• **Supplied records**:
* * *

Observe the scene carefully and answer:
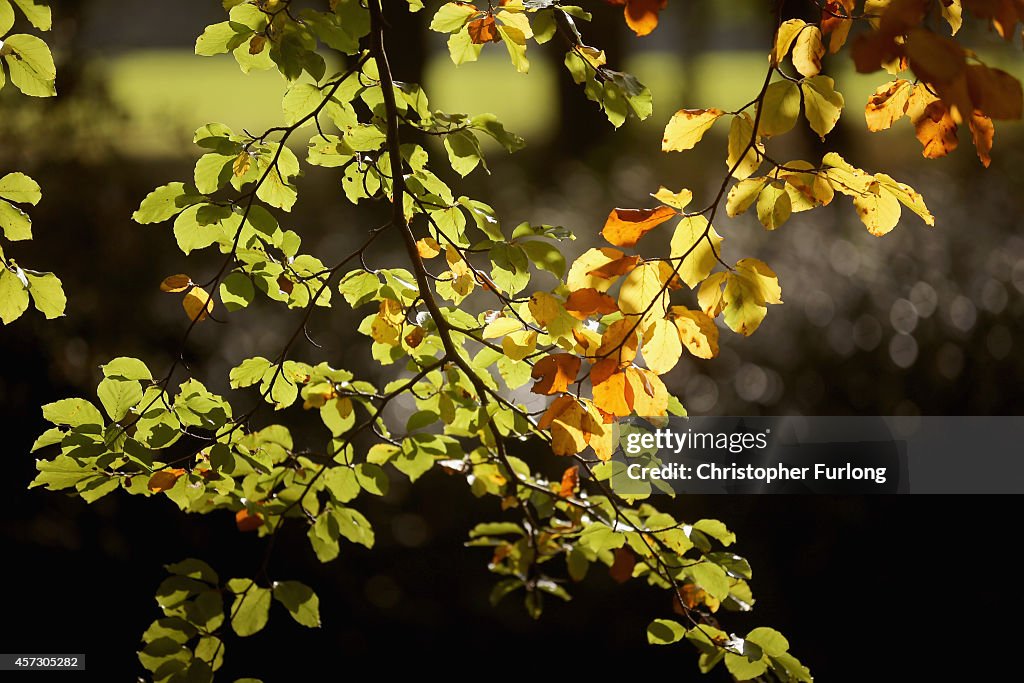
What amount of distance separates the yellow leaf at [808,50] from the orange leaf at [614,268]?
288 mm

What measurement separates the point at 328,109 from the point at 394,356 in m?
0.37

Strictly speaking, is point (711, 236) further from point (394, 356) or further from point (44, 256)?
point (44, 256)

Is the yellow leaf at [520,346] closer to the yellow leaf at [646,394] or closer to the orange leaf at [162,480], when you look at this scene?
the yellow leaf at [646,394]

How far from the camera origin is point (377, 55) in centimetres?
116

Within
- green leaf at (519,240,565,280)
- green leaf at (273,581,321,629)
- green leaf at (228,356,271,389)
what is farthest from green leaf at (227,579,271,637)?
green leaf at (519,240,565,280)

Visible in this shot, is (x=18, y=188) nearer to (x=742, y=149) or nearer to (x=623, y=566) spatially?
(x=742, y=149)

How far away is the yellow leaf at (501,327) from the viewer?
112 centimetres

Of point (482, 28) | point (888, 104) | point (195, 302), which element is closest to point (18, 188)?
point (195, 302)

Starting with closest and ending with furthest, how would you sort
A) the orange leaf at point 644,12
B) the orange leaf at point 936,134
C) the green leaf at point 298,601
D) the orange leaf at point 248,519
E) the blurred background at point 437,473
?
the orange leaf at point 644,12 < the orange leaf at point 936,134 < the green leaf at point 298,601 < the orange leaf at point 248,519 < the blurred background at point 437,473

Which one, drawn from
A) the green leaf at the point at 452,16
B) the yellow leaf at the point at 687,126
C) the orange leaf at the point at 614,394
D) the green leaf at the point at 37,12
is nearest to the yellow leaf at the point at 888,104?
the yellow leaf at the point at 687,126

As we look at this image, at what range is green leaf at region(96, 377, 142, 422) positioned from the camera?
3.74ft

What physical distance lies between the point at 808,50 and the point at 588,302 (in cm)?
38

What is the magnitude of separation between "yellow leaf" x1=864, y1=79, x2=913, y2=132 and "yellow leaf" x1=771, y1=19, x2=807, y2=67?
0.38ft

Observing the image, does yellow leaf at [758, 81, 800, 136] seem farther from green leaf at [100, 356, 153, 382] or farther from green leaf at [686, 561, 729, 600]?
green leaf at [100, 356, 153, 382]
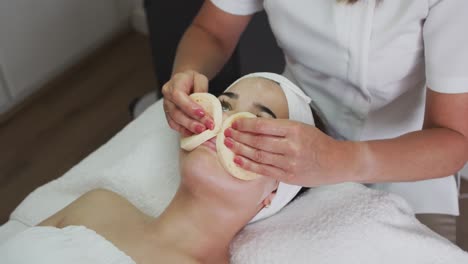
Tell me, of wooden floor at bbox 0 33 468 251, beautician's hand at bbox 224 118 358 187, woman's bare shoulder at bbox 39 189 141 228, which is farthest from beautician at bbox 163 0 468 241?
wooden floor at bbox 0 33 468 251

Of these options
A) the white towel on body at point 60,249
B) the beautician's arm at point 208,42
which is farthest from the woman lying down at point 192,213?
the beautician's arm at point 208,42

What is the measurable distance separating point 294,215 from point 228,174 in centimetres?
19

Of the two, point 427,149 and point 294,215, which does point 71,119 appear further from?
point 427,149

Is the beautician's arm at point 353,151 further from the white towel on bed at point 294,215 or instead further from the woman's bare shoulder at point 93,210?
the woman's bare shoulder at point 93,210

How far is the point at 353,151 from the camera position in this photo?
0.89 metres

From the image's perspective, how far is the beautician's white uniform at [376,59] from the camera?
2.97 ft

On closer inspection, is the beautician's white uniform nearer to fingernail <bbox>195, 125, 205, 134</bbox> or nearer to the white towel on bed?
the white towel on bed

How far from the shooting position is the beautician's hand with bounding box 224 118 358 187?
2.75 feet

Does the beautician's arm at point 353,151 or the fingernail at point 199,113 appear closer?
the beautician's arm at point 353,151

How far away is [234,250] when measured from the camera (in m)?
1.03

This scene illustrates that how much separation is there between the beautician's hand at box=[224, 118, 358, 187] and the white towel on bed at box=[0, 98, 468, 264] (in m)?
0.15

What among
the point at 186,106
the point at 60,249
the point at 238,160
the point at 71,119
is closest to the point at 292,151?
the point at 238,160

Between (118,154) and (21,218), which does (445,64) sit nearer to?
(118,154)

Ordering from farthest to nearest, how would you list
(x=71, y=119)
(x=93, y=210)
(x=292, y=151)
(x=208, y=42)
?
1. (x=71, y=119)
2. (x=208, y=42)
3. (x=93, y=210)
4. (x=292, y=151)
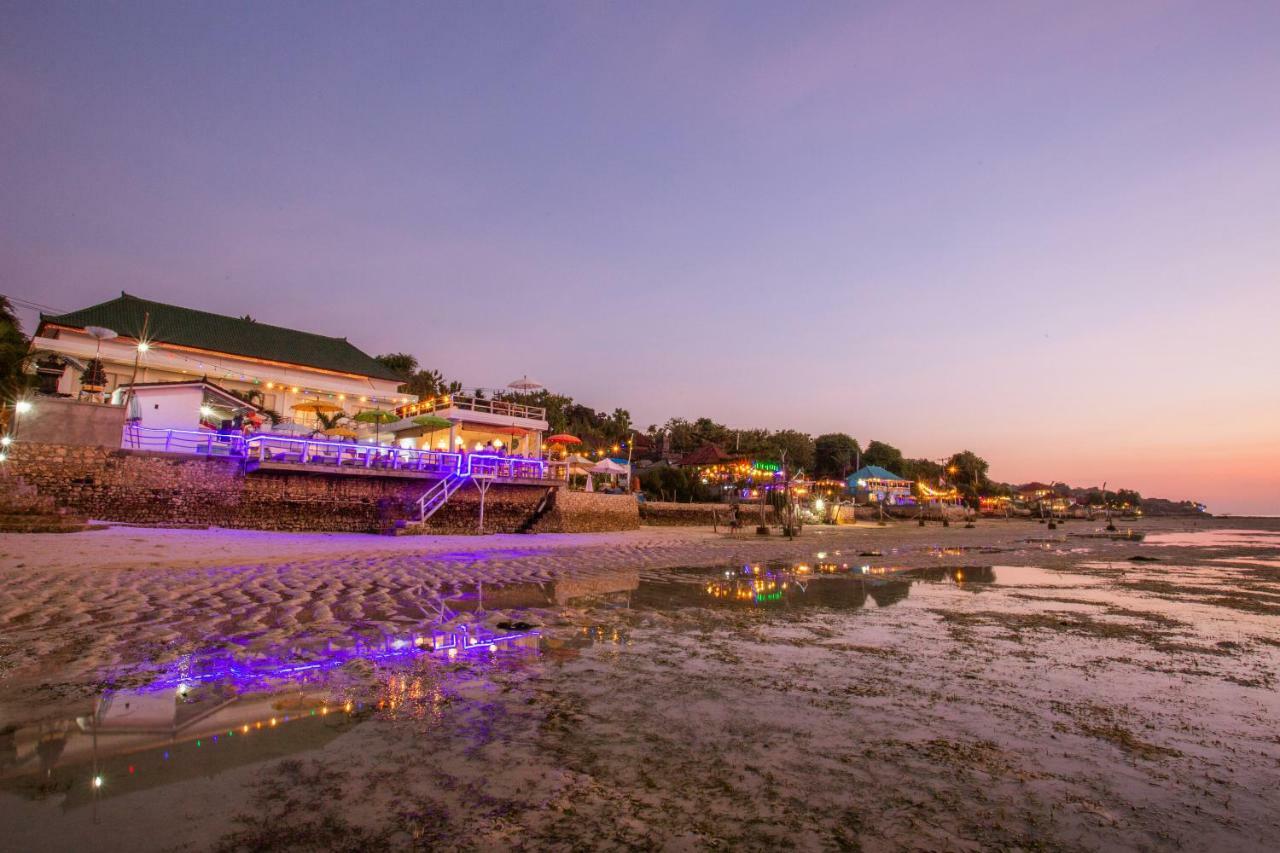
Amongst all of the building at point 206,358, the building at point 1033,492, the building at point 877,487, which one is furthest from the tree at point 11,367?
the building at point 1033,492

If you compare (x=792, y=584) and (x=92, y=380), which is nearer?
(x=792, y=584)

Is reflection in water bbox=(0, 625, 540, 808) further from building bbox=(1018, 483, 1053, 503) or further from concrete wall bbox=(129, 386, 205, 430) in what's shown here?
building bbox=(1018, 483, 1053, 503)

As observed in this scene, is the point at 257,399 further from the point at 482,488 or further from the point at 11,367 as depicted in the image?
the point at 482,488

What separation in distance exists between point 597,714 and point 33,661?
5.54 m

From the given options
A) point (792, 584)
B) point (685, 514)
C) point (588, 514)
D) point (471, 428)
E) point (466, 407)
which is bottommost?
point (685, 514)

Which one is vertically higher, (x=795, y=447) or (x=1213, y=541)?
(x=795, y=447)

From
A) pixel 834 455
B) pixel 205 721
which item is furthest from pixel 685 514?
pixel 834 455

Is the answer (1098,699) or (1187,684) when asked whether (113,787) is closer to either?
(1098,699)

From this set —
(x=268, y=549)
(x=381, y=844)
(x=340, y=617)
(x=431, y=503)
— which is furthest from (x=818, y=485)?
(x=381, y=844)

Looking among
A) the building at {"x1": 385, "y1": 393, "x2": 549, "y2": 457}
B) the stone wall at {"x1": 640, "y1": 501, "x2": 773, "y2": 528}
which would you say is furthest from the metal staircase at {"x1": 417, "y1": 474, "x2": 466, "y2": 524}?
the stone wall at {"x1": 640, "y1": 501, "x2": 773, "y2": 528}

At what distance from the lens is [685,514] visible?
44.6m

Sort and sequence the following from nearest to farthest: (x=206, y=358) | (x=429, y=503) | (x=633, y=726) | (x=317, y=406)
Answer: (x=633, y=726) < (x=429, y=503) < (x=317, y=406) < (x=206, y=358)

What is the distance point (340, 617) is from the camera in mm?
8508

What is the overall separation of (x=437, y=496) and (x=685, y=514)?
22.4m
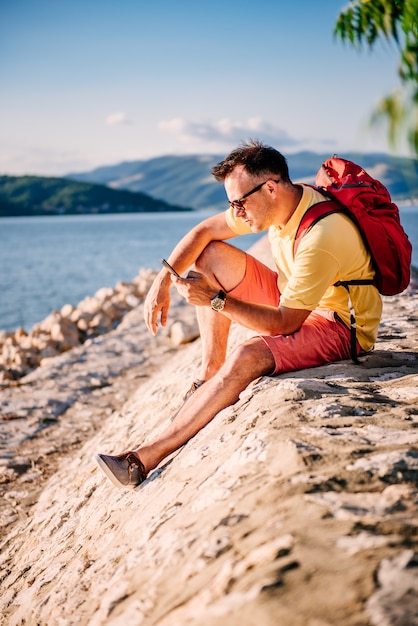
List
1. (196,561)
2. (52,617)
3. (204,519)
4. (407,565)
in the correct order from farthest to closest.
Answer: (52,617)
(204,519)
(196,561)
(407,565)

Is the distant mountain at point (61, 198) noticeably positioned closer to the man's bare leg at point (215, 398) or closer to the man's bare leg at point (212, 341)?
the man's bare leg at point (212, 341)

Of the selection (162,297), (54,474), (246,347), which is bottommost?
(54,474)

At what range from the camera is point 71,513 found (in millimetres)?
Result: 4301

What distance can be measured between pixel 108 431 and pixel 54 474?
2.13 feet

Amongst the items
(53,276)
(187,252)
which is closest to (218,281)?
(187,252)

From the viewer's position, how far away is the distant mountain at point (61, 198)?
152625 millimetres

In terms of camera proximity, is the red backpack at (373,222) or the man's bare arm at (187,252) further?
the man's bare arm at (187,252)

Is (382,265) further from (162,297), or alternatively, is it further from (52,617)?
(52,617)

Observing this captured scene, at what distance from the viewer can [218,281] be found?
4547mm

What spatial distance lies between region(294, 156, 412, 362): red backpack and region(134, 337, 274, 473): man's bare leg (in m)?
0.70

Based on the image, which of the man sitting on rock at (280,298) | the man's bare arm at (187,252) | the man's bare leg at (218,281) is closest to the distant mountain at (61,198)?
the man's bare arm at (187,252)

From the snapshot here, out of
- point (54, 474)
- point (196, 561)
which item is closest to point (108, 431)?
point (54, 474)

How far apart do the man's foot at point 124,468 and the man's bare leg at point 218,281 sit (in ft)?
3.52

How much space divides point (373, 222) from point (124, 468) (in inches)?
84.8
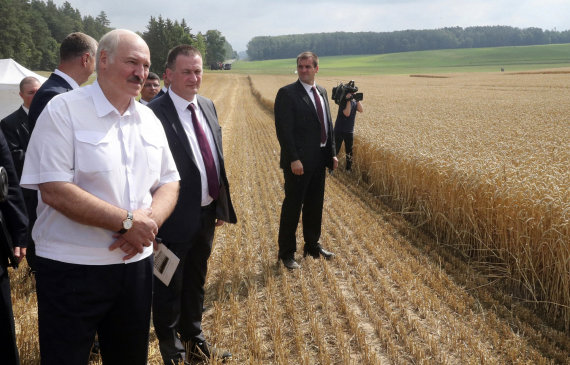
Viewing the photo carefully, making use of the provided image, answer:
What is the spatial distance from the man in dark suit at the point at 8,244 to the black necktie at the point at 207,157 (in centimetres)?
119

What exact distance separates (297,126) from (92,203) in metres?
3.41

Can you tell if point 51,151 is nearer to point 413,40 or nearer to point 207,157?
point 207,157

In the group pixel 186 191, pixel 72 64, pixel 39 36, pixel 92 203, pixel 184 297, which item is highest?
pixel 39 36

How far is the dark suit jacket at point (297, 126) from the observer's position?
4.89 meters

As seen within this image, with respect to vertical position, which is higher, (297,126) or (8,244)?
(297,126)

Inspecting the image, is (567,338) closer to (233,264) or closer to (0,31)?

* * *

• **Problem requirements**:
Omit the pictures and write out exactly the lines from the one containing "How much space" through the last line of the material.

• **Exercise answer**:
How much space divides point (373, 222) from point (124, 468) (in inches)?
84.8
Viewing the photo carefully, making use of the provided image, answer:
What is the spatial distance from the man in dark suit at the point at 8,244 to the black necktie at the point at 207,157 (in centimetres)?
119

What exact distance separates (297,126) from (92,203) in metres?
3.41

Can you tell if point 51,151 is nearer to point 413,40 or nearer to point 207,157?
point 207,157

In the group pixel 186 191, pixel 72 64, pixel 39 36, pixel 92 203, pixel 184 297, which item is highest?
pixel 39 36

How far is the dark suit jacket at point (297, 126) from the observer's position?
4.89 meters

As seen within this image, with respect to vertical position, which is higher, (297,126) or (8,244)?
(297,126)

Inspecting the image, is (567,338) closer to (233,264) or closer to (0,31)?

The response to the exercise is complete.